== SET TASKS ==
1. From the mailing list message on state machines, pull out verbatim the part that opens with the words containing "Date: 2006-12-20 16:08:19" and closes with "data is lost).".
2. Render this sentence from the mailing list message on state machines in Spanish: "A pointer to the state's data doesn't help if the state is actually destroyed when being left (the pointer is freed and the data is lost)."

[Start EXCERPTED PASSAGE]

Boost logo

Boost :

From: Andrey Semashev (andysem_at_[hidden])
Date: 2006-12-20 16:08:19


Hello Alexander,

Wednesday, December 20, 2006, 12:15:57 AM, you wrote:

> Andrey Semashev wrote:
>> A pointer to the state's data doesn't help if the state is actually
>> destroyed when being left (the pointer is freed and the data is lost).
>> And storing such pointer in a place somewhere out of the state (i.e.
>> in a base state, a state machine or its some common storage like
>> virtual bases in my implementation) means that data is exposed
>> and is no longer specific to the state. IMO, this breaks the natural
>> state encapsulation that is one of the main ideas of FSM concept.

> struct my_fsm : fsm<my_fsm>
> {
> // Events
> enum event { Start, Pause, Stop };

> private:
> struct Data { /* ... */ };

> // States
> struct Operational { Data* data_ptr; };
> struct Paused : Operational {};
> struct Running : Operational {};
> struct Stopped {};
> struct Initial {};

> Data m_data; // Paused and Running will point to it.

[End EXCERPTED PASSAGE]
[Start EXTRACTED ENTRIES]

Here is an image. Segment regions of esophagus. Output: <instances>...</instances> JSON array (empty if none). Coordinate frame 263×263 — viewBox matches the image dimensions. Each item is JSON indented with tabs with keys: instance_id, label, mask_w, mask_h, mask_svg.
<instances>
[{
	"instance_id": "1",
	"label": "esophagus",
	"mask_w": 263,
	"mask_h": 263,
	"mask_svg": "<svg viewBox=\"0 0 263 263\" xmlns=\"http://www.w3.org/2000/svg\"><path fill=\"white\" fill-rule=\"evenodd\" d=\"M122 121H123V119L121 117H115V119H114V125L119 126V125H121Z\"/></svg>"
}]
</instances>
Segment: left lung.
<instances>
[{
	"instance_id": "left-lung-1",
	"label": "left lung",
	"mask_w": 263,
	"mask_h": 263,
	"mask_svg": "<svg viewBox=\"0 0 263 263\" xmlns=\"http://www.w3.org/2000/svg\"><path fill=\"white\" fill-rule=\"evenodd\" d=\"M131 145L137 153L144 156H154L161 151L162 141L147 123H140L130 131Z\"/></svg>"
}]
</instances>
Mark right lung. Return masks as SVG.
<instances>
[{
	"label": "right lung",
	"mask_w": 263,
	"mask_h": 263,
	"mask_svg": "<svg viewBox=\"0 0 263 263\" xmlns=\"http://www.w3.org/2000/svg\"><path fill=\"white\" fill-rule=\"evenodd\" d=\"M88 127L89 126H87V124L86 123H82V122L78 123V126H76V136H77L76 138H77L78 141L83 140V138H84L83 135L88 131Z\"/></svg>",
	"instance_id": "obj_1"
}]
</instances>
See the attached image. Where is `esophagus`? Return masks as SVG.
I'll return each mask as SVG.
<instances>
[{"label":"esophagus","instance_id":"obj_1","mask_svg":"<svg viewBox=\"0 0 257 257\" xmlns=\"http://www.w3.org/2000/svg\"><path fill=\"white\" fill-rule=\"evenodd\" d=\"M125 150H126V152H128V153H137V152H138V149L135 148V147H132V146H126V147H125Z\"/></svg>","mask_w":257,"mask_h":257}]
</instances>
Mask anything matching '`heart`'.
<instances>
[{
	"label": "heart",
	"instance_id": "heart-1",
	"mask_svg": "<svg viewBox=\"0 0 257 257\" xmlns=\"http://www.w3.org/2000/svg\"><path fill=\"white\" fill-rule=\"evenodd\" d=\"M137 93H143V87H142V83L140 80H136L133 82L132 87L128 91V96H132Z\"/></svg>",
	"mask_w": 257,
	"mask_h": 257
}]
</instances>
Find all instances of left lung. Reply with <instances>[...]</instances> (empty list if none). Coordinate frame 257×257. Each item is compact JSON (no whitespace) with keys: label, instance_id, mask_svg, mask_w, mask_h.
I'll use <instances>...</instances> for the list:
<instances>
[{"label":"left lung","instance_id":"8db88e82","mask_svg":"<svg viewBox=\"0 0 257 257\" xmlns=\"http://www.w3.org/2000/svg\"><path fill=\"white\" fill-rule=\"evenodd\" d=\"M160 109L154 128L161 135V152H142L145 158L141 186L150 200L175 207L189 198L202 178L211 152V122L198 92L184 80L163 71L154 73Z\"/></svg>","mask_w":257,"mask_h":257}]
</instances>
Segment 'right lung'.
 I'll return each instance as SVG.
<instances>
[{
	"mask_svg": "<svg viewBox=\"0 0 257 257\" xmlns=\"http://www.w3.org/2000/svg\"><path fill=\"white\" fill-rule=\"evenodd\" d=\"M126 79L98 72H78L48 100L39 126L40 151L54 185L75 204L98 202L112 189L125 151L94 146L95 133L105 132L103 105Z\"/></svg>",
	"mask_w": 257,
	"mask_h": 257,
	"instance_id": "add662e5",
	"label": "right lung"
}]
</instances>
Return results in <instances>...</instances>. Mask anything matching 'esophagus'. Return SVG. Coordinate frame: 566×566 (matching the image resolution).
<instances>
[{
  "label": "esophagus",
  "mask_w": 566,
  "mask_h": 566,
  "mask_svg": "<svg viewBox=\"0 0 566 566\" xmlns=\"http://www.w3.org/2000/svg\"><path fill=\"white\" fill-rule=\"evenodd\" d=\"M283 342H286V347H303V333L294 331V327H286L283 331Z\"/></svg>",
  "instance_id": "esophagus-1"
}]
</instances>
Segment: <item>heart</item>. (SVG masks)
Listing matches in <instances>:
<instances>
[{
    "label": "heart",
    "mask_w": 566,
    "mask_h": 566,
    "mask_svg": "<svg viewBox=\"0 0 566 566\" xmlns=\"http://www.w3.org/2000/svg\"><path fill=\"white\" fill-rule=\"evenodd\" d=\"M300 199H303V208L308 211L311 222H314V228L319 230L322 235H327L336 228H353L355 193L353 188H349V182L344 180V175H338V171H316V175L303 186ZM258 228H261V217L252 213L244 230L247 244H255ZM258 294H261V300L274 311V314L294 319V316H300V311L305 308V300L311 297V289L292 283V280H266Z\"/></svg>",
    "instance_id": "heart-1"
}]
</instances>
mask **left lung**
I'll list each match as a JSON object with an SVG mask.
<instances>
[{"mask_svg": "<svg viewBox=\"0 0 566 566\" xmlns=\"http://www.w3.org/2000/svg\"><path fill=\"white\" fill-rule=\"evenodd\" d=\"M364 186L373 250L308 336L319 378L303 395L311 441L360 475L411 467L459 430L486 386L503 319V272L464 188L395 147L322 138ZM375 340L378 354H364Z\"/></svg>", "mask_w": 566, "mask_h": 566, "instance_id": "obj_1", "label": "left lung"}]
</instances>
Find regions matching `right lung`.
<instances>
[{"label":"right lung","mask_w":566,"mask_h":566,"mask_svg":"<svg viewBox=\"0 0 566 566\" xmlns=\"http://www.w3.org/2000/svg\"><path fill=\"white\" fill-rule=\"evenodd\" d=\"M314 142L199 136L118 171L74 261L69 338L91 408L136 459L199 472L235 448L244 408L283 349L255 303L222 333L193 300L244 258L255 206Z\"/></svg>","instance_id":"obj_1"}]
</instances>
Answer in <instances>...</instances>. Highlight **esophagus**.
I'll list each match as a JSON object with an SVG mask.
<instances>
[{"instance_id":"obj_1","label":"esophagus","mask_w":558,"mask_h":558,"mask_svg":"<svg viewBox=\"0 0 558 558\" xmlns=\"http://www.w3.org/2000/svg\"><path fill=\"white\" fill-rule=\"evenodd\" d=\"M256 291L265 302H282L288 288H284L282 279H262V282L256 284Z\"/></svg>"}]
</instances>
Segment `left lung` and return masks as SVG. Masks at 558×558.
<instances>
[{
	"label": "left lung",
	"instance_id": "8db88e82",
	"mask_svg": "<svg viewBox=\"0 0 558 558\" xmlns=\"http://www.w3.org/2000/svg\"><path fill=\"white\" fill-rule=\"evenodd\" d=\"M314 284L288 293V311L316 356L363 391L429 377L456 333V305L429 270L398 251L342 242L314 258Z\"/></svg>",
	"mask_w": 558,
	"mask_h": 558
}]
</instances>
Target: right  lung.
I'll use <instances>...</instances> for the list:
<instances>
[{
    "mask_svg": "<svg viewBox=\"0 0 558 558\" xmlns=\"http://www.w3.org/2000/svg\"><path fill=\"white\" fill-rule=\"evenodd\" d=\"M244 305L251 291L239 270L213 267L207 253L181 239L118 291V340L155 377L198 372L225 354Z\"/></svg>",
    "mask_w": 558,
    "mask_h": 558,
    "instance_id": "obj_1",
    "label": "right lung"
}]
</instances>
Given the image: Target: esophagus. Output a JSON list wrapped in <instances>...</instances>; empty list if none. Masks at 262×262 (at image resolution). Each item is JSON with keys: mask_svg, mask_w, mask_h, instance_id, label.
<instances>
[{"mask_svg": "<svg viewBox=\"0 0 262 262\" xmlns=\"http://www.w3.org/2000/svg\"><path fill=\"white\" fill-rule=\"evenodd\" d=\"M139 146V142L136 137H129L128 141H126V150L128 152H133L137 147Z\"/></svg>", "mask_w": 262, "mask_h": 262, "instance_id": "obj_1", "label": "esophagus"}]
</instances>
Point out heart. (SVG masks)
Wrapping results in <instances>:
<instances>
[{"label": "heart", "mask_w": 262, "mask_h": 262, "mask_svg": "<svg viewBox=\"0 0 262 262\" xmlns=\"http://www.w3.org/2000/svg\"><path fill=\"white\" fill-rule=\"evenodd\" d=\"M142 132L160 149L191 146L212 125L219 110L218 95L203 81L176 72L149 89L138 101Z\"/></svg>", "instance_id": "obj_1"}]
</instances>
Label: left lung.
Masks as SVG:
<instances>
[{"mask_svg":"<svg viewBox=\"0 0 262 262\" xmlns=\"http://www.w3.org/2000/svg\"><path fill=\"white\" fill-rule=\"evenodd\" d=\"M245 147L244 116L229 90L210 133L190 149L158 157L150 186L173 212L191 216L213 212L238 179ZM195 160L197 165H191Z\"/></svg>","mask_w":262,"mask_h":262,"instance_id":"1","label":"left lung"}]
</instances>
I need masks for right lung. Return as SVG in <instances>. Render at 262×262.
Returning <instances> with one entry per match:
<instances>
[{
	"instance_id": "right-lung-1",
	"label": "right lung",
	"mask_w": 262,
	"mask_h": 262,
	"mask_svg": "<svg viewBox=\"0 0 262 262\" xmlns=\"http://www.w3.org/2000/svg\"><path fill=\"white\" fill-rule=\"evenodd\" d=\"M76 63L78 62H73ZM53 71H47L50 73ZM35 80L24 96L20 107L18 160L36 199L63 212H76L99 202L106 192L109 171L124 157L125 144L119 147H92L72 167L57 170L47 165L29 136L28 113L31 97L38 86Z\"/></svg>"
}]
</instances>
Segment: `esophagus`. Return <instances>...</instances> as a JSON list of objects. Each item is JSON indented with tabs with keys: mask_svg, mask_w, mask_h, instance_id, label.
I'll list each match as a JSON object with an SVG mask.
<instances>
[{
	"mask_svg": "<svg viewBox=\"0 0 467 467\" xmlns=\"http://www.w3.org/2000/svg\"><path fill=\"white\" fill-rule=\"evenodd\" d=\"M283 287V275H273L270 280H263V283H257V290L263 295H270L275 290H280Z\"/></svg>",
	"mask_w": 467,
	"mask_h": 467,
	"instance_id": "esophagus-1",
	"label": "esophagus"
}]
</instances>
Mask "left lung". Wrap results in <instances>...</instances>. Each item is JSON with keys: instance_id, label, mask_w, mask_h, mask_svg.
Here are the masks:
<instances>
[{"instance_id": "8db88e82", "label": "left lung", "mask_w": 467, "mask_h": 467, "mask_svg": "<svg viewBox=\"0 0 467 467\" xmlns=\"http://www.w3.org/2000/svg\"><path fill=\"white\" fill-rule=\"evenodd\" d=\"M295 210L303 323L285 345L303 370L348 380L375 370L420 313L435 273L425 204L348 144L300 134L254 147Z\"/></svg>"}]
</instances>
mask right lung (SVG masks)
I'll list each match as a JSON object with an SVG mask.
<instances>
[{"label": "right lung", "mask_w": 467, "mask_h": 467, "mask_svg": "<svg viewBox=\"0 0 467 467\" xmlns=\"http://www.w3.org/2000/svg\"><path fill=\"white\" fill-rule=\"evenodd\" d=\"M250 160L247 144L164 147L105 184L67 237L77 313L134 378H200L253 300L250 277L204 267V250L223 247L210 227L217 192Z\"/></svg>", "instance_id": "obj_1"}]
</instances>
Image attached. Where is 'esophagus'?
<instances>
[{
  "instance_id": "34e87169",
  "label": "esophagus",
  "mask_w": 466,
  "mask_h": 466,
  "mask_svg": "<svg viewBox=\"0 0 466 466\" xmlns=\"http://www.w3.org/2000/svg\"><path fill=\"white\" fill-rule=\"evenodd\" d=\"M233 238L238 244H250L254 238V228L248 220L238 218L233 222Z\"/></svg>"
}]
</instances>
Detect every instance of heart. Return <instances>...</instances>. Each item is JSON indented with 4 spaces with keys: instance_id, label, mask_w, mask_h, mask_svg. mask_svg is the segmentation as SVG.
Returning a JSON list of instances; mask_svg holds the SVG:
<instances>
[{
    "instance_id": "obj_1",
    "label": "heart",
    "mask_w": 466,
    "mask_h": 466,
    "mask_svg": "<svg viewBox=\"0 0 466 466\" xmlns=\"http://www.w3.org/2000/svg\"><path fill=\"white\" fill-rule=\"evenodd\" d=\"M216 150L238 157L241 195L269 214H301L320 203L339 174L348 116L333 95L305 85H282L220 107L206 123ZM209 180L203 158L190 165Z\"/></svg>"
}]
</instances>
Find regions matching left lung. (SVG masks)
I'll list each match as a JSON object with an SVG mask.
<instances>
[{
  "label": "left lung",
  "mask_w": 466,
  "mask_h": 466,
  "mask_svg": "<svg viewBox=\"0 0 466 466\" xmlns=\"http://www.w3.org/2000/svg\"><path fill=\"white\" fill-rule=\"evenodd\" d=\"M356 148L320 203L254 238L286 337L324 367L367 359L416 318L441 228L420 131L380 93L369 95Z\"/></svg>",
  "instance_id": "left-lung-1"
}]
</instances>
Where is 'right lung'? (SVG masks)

[End EXTRACTED ENTRIES]

== SOLUTIONS TO EACH TASK ==
1.
Date: 2006-12-20 16:08:19


Hello Alexander,

Wednesday, December 20, 2006, 12:15:57 AM, you wrote:

> Andrey Semashev wrote:
>> A pointer to the state's data doesn't help if the state is actually
>> destroyed when being left (the pointer is freed and the data is lost).

2. Un puntero a los datos del estado no sirve de nada si el estado se destruye realmente al abandonarlo (el puntero se libera y los datos se pierden).